BioTime, Jade Therapeutics ink deal
BioTime, a biotechnology company that develops and markets products in regenerative medicine, has signed an exclusive sublicense agreement with Jade Therapeutics, a Salt Lake City, Utah-based developer of ophthalmic sustained-release drug delivery platforms. This new agreement supersedes the previously announced sublicense and supply agreements and expands the licensed field of use to include certain additional uses, such as BioTime’s HyStem hydrogel technology for the delivery of all potential therapeutic molecules to the human eye. Excluded from the licensed field of use is the HyStem technology for the delivery of cells with or without any molecules necessary for the therapeutic benefit of those cells, for use in making punctal plugs, for diagnostic and research reagents and for non-human applications.
BioTime's HyStem hydrogels are proprietary biocompatible hydrogels that can be used to deliver localized doses of small molecules, proteins or cells. HyStem hydrogels also can mimic the human extracellular matrix, a web of molecules surrounding cells that is essential to cellular growth. HyStem hydrogels are currently being used by researchers at a number of medical schools in studies of stem cell therapies for facilitating wound healing and for the treatment of ischemic stroke, brain cancer, vocal fold scarring and cardiac infarct.
Arthur Klausner, Jade chief executive officer, said, “We have evaluated a variety of potential polymer-based drug delivery systems, and we believe that HyStem hydrogels provide an excellent combination of the required physical properties to enable broad ocular use. We also will benefit from the extensive preclinical work that BioTime has performed onits hydrogels outside of ophthalmology.”

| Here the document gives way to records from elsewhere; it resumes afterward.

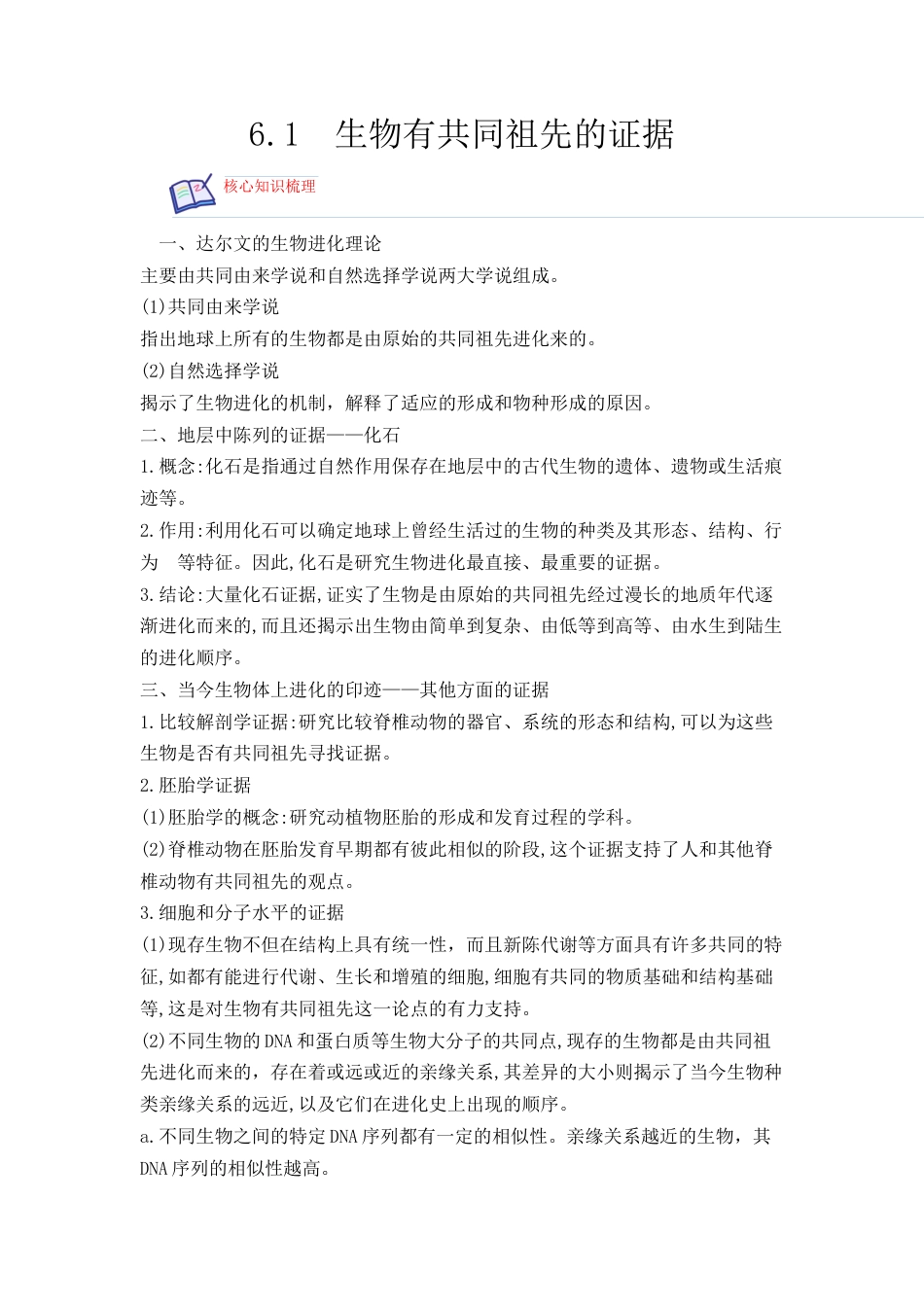 6.1　生物有共同祖先的证据

核心知识梳理

一、达尔文的生物进化理论

主要由共同由来学说和自然选择学说两大学说组成。

(1)共同由来学说

指出地球上所有的生物都是由原始的共同祖先进化来的。

(2)自然选择学说

揭示了生物进化的机制，解释了适应的形成和物种形成的原因。

二、地层中陈列的证据——化石

1.概念:化石是指通过自然作用保存在地层中的古代生物的遗体、遗物或生活痕迹等。

2.作用:利用化石可以确定地球上曾经生活过的生物的种类及其形态、结构、行为　等特征。因此,化石是研究生物进化最直接、最重要的证据。

3.结论:大量化石证据,证实了生物是由原始的共同祖先经过漫长的地质年代逐渐进化而来的,而且还揭示出生物由简单到复杂、由低等到高等、由水生到陆生的进化顺序。

三、当今生物体上进化的印迹——其他方面的证据

1.比较解剖学证据:研究比较脊椎动物的器官、系统的形态和结构,可以为这些生物是否有共同祖先寻找证据。

2.胚胎学证据

(1)胚胎学的概念:研究动植物胚胎的形成和发育过程的学科。

(2)脊椎动物在胚胎发育早期都有彼此相似的阶段,这个证据支持了人和其他脊椎动物有共同祖先的观点。

3.细胞和分子水平的证据

(1)现存生物不但在结构上具有统一性，而且新陈代谢等方面具有许多共同的特征,如都有能进行代谢、生长和增殖的细胞,细胞有共同的物质基础和结构基础等,这是对生物有共同祖先这一论点的有力支持。

(2)不同生物的DNA和蛋白质等生物大分子的共同点,现存的生物都是由共同祖先进化而来的，存在着或远或近的亲缘关系,其差异的大小则揭示了当今生物种类亲缘关系的远近,以及它们在进化史上出现的顺序。

a.不同生物之间的特定DNA序列都有一定的相似性。亲缘关系越近的生物，其DNA序列的相似性越高。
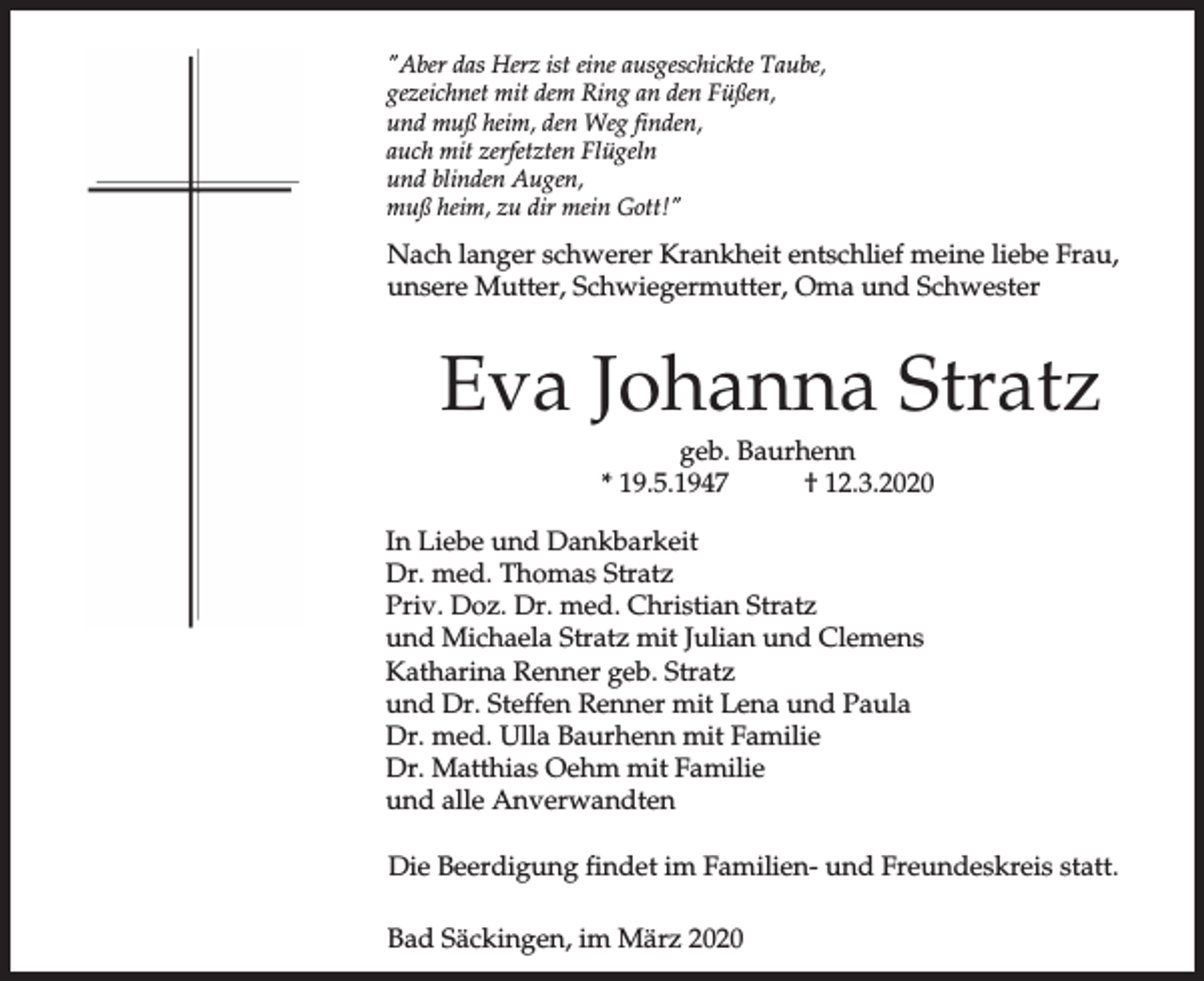 "Aber das Herz ist eine ausgeschickte Taube,
gezeichnet mit dem Ring an den Füßen,
und muß heim, den Weg finden,
auch mit zerfetzten Flügeln
und blinden Augen,
muß heim, zu dir mein Gott!"

Nach langer schwerer Krankheit entschlief meine liebe Frau, unsere Mutter, Schwiegermutter, Oma und Schwester

Eva Johanna Stratz

geb. Baurhenn
* 19.5.1947 † 12.3.2020

In Liebe und Dankbarkeit
Dr. med. Thomas Stratz
Priv. Doz. Dr. med. Christian Stratz
und Michaela Stratz mit Julian und Clemens
Katharina Renner geb. Stratz
und Dr. Steffen Renner mit Lena und Paula
Dr. med. Ulla Baurhenn mit Familie
Dr. Matthias Oehm mit Familie
und alle Anverwandten

Die Beerdigung findet im Familien- und Freundeskreis statt.

Bad Säckingen, im März 2020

Jade’s lead products in preclinical development utilize the licensed hydrogel technology to facilitate time-release, topical delivery of recombinant human growth hormone to help heal lesions on the ocular surface, as well as enable local delivery of antibiotics to treat ocular infections. Financial terms of the transaction were not disclosed.
“Our HyStem technology has potential utility in a wide array of human therapeutic products,” said Michael West, Ph.D., BioTime’s chief executive officer. “Following up on the Jade agreement, we intend to seek additional industry partners for applications that are not core to our own therapeutic product development.”